- **Task statement**:
Reproduce the material below word for word, starting at the line containing "Is the point" and ending at the line containing "158 centimetres", with both of those lines included.

- **Supplied material**:
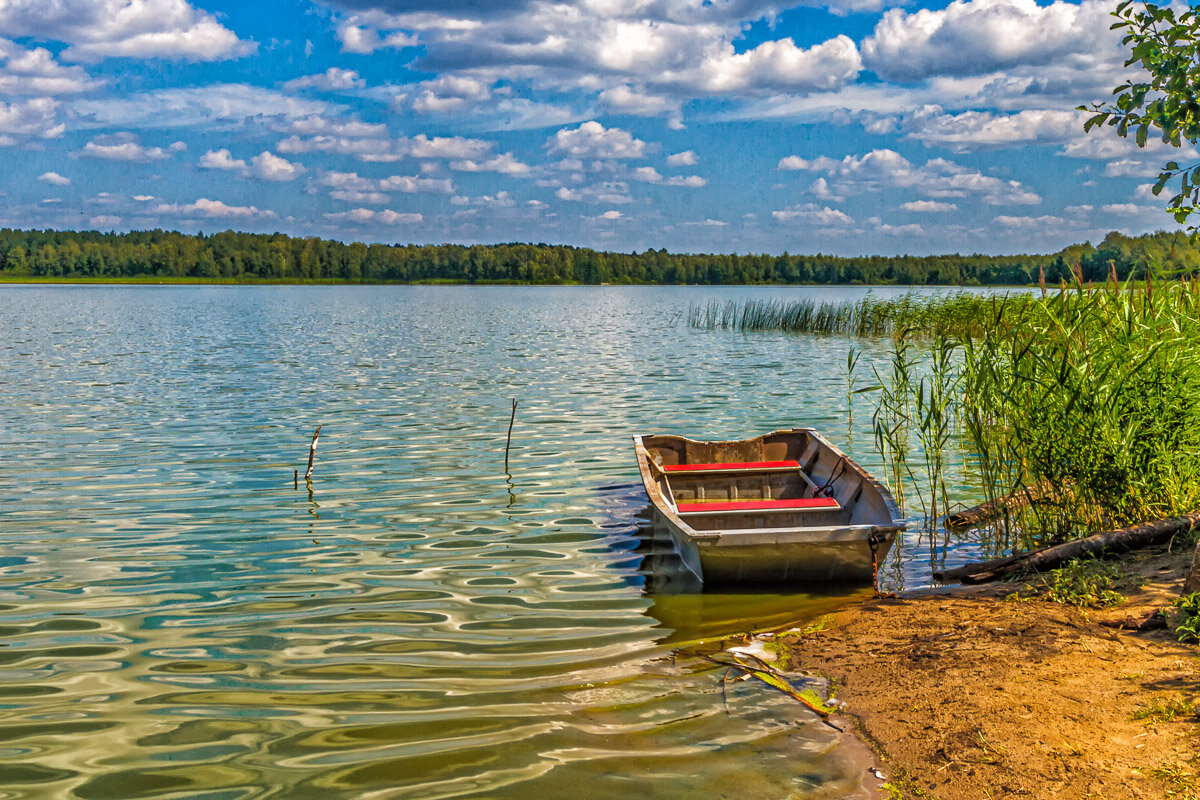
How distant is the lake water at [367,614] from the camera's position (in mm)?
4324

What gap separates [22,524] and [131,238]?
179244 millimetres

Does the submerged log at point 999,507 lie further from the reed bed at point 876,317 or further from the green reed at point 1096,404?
...
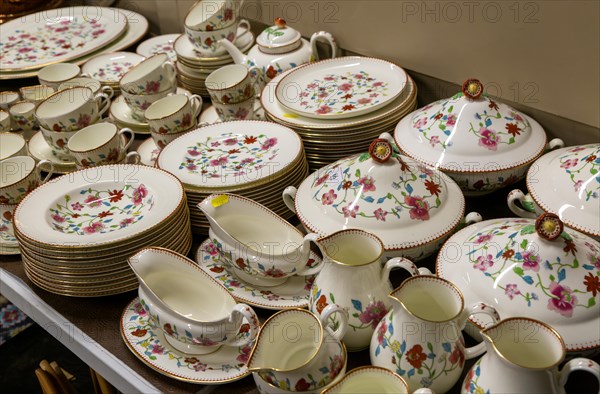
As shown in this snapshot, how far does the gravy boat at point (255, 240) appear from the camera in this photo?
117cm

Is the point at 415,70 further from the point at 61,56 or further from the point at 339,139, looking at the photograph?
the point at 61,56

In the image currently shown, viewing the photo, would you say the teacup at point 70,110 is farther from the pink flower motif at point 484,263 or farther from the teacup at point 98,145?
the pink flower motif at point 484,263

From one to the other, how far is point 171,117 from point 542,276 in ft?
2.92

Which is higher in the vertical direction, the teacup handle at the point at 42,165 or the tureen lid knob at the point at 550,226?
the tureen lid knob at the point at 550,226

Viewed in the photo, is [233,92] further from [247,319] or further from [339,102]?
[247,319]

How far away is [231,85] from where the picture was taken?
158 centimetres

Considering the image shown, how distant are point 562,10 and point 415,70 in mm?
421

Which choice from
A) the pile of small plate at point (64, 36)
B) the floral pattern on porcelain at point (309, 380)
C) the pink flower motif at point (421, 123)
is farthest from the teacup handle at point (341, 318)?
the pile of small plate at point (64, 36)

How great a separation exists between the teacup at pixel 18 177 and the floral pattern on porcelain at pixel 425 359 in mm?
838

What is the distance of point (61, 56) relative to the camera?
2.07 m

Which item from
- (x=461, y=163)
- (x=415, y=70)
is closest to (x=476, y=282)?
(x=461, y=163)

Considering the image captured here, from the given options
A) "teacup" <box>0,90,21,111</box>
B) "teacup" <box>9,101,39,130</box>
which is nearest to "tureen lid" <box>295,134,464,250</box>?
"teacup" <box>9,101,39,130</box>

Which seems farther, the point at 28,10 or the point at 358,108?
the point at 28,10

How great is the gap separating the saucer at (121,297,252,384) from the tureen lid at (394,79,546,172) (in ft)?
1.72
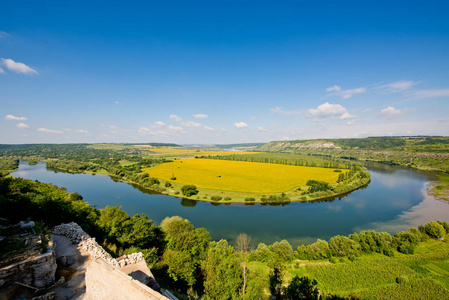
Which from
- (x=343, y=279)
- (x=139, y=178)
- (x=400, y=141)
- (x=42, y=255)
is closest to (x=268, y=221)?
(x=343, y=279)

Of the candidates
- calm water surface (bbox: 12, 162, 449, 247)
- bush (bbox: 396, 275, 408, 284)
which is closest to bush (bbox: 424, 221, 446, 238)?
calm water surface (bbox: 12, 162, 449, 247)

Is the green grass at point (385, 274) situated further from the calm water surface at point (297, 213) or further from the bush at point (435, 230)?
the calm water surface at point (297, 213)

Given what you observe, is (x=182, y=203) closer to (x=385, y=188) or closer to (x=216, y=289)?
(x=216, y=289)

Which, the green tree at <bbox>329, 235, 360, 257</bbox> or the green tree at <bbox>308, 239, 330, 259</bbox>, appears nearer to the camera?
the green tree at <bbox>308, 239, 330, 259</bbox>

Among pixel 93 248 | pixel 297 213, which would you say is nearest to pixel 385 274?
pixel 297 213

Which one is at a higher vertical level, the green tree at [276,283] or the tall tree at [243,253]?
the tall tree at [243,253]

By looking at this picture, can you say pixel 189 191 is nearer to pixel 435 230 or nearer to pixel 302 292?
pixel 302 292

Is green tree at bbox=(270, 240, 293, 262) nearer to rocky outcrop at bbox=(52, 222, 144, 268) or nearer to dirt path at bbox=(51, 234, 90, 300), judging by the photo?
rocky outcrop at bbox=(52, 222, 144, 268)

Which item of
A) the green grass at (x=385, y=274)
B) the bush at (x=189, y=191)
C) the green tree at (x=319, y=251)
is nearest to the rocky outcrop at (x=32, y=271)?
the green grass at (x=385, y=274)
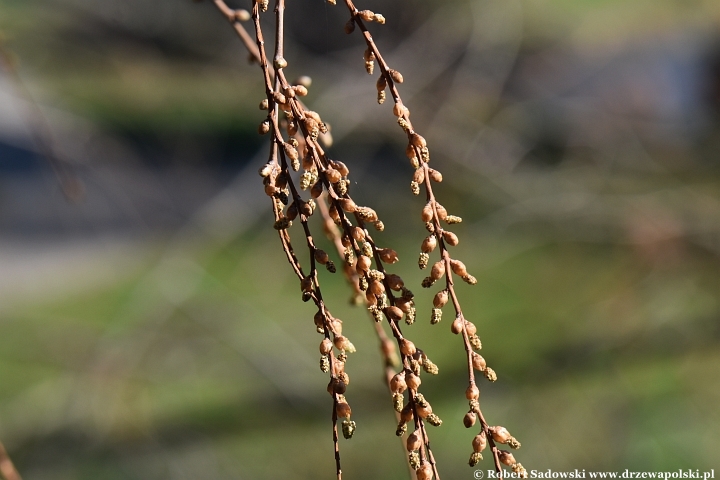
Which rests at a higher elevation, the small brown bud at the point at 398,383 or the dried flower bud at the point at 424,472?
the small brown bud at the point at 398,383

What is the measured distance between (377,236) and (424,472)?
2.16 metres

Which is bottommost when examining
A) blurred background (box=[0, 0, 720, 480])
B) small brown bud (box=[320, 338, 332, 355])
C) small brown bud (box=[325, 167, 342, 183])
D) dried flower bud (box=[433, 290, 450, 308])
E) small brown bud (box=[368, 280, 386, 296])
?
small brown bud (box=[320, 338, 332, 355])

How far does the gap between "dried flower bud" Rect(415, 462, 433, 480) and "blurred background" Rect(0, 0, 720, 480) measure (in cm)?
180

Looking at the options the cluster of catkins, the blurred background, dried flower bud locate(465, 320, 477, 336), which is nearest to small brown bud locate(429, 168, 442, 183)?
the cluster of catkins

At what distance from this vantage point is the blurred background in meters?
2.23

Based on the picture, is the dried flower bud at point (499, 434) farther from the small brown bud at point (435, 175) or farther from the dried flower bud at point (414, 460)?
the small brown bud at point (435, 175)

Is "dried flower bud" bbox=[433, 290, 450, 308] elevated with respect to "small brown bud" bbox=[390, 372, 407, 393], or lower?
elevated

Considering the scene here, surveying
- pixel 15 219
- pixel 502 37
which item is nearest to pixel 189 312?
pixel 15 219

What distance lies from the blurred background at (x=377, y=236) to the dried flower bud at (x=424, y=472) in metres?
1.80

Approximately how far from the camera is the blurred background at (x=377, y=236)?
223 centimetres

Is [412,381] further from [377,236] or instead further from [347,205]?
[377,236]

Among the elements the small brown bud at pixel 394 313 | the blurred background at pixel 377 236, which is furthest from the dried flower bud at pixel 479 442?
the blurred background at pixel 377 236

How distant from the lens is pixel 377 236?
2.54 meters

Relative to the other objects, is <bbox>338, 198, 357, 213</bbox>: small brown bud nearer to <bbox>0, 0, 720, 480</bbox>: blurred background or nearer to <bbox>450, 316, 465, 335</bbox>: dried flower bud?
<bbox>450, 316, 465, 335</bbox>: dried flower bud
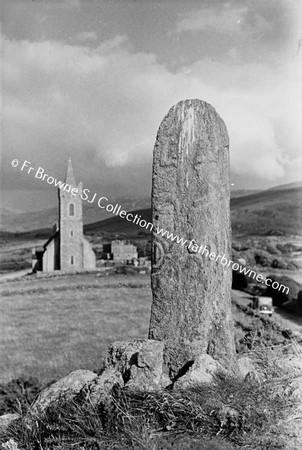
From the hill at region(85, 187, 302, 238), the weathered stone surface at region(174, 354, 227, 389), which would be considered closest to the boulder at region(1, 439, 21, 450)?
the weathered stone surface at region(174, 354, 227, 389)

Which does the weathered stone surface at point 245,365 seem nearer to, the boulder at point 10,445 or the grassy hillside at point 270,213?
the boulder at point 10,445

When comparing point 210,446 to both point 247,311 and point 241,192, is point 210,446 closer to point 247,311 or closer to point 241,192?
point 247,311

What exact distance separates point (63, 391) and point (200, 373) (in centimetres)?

- **Solution for this task**:
Is the point at 415,70 further from the point at 61,56 or further from the point at 339,139, looking at the photograph?
the point at 61,56

In the image currently shown, viewing the photo, would you say the teacup at point 70,110 is farther from the pink flower motif at point 484,263 or farther from the teacup at point 98,145?
the pink flower motif at point 484,263

From one to the other, how far is point 171,117 from point 542,276 in ft?
2.92

Which is higher in the vertical direction, the teacup handle at the point at 42,165 or the tureen lid knob at the point at 550,226?
the tureen lid knob at the point at 550,226

Viewed in the photo, is [233,92] further from [247,319] or further from [339,102]?
[247,319]

How far away is [231,85] from where the picture was taken?
158 centimetres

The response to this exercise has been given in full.